La diversification énergétique du Maroc couvre 88% des besoins en 2024
Le Maroc atteint 88 % de couverture de ses besoins énergétiques en 2024 grâce à un mix diversifié
En 2024, le Maroc a couvert 88 % de ses besoins énergétiques en s’appuyant sur un approvisionnement diversifié combinant énergies renouvelables, sources conventionnelles et importations, une tendance qui renforce la résilience du système énergétique national.
Bilan 2024 : taux de couverture énergétique à 88%
Le chiffre clé pour l’année 2024 est un taux de couverture estimé à 88 % des besoins énergétiques. Ce résultat traduit une capacité accrue du pays à répondre à la demande intérieure, tout en limitant la dépendance exclusive aux combustibles fossiles. La progression vers ce niveau de couverture est le fruit d’une stratégie nationale axée sur la diversification des sources et la modernisation des infrastructures de production et de transport d’énergie.
Composition du mix : renouvelables et sources conventionnelles
Le mix énergétique marocain en 2024 repose sur une combinaison de capacités renouvelables — solaire, éolien et hydraulique — et de capacités thermiques traditionnelles. Les projets solaires et éoliens à grande échelle ont occupé une place importante dans l’augmentation de la production d’électricité d’origine renouvelable, tandis que les centrales thermiques et les installations au gaz restent mobilisées pour assurer la stabilité du réseau lors des pics de consommation ou des variations de production renouvelable.

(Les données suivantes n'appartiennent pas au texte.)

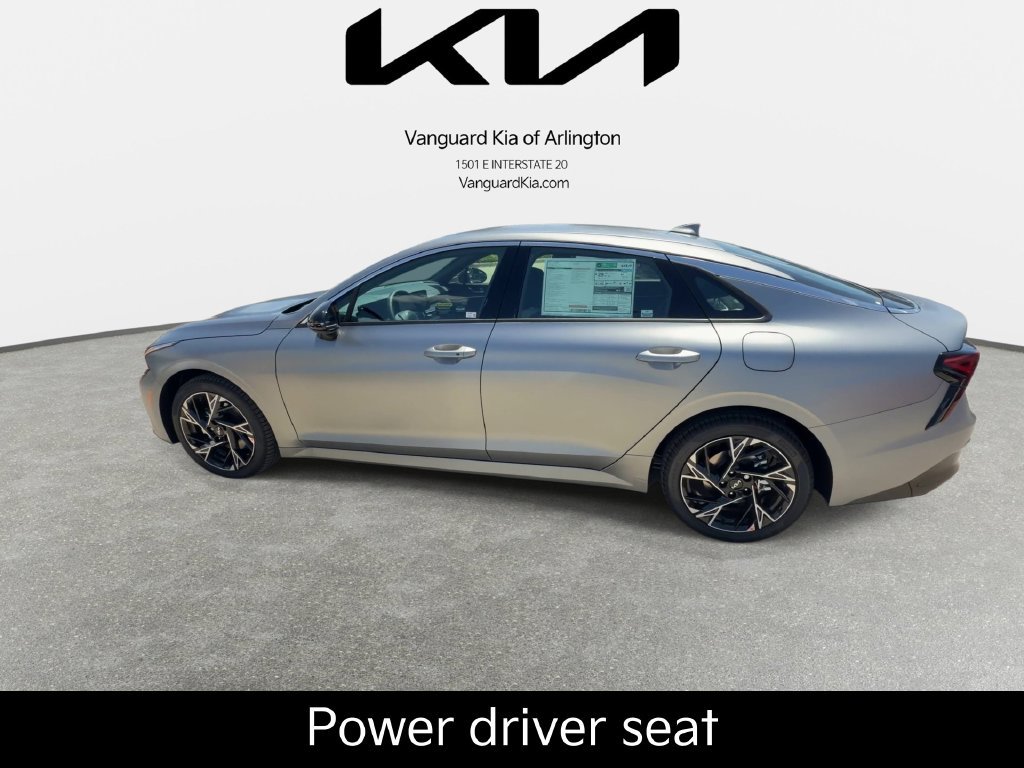 New 2026 Kia K5 GT-Line FWD image 5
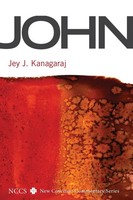 Jey J. Kanagaraj | John | Taschenbuch | Englisch (2013) | Cascade Books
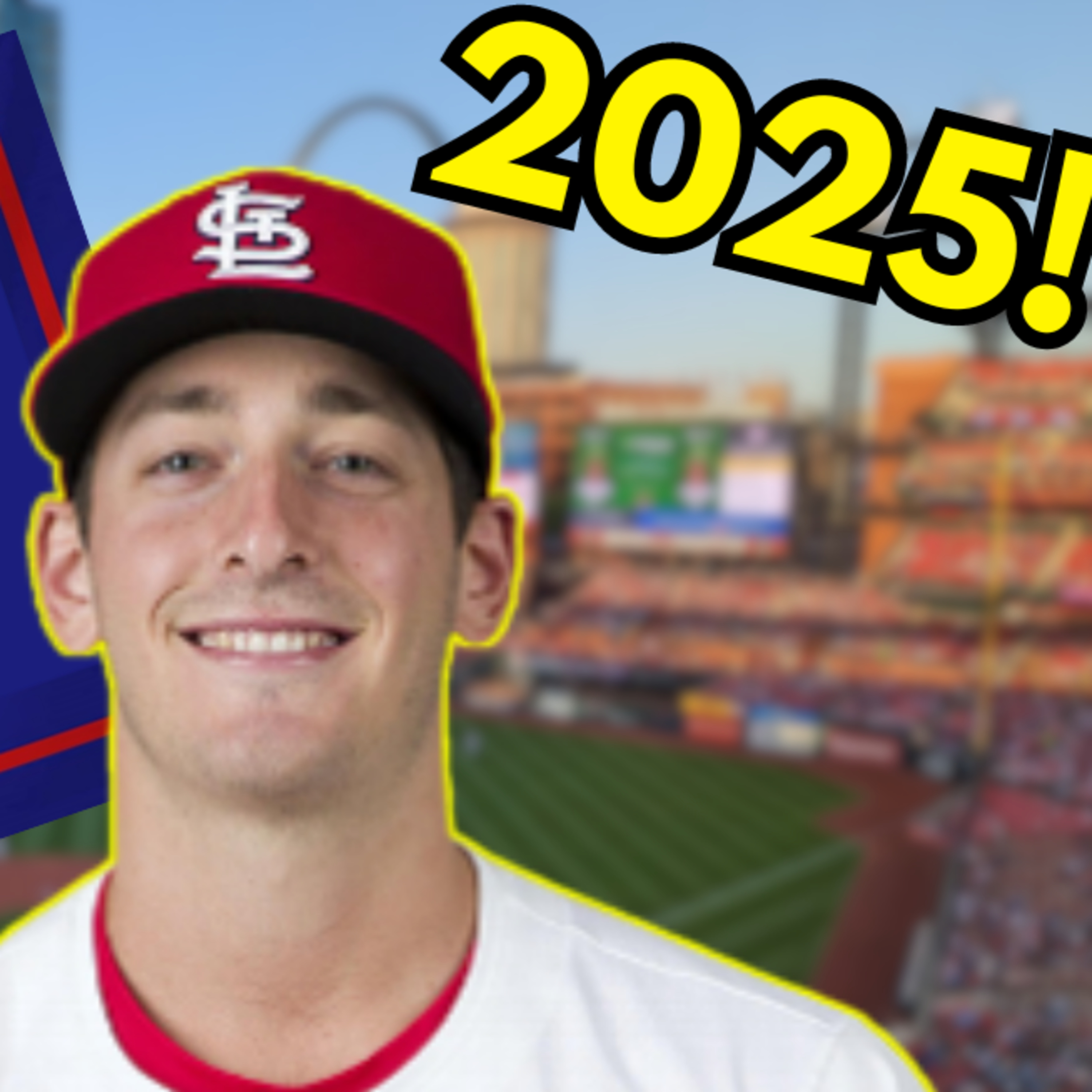 Ep. 662: He Beat Skenes?! Andre Pallante Has Earned His Spot For Cardinals!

Rôle des importations et des interconnexions
Pour atteindre le taux de couverture communiqué, le Maroc a également maintenu des flux d’importation d’énergie, notamment sous forme de combustibles fossiles et d’électricité à travers des interconnexions régionales. Ces importations complètent la production nationale et permettent de lisser les besoins en période de forte demande. Les interconnexions électriques avec les pays voisins jouent un rôle stratégique pour la sécurité d’approvisionnement et favorisent les échanges d’énergie pendant les périodes de sous- ou surproduction.
Investissements et modernisation des infrastructures
L’amélioration du taux de couverture a été soutenue par des investissements publics et privés dans la production, le stockage et les réseaux de transport et de distribution. Les travaux de modernisation portent sur le renforcement des capacités de stockage, l’optimisation des lignes à haute tension et la digitalisation des systèmes de gestion du réseau. Ces initiatives visent à réduire les pertes, améliorer l’efficience et faciliter l’intégration de sources variables comme le solaire et l’éolien.
Impact sur la sécurité énergétique et l’économie
Un approvisionnement plus diversifié et un taux de couverture élevé contribuent directement à la sécurité énergétique du pays en réduisant sa vulnérabilité aux chocs externes, tels que les hausses rapides des prix des combustibles fossiles. Sur le plan économique, une plus grande part d’énergies locales et renouvelables peut limiter la sortie nette de devises liée aux importations de pétrole et de gaz, tout en créant des emplois dans les filières de production, d’ingénierie et de maintenance liées aux nouvelles infrastructures.
Objectifs à court et moyen terme
Les autorités et les acteurs du secteur ciblent la consolidation de ce résultat par des mesures visant l’efficacité énergétique, l’accélération des déploiements renouvelables et l’extension des capacités de stockage. À court terme, l’objectif est de stabiliser l’intégration des énergies variables et de réduire les coûts opérationnels. À moyen terme, les priorités comprennent l’augmentation de la part des renouvelables dans le mix, le développement des solutions de flexibilité et le renforcement des interconnexions régionales pour tirer parti d’échanges plus fluides d’électricité.
La trajectoire observée en 2024 place le Maroc dans une dynamique de transformation du secteur énergétique : diversification des approvisionnements, modernisation des réseaux et orientation vers des sources à plus faible intensité carbone. Reste la nécessité de poursuivre les investissements, d’améliorer l’efficacité énergétique au niveau des consommateurs et d’assurer des mécanismes de marché et de régulation adaptés pour maintenir la stabilité et l’accessibilité de l’énergie pour tous.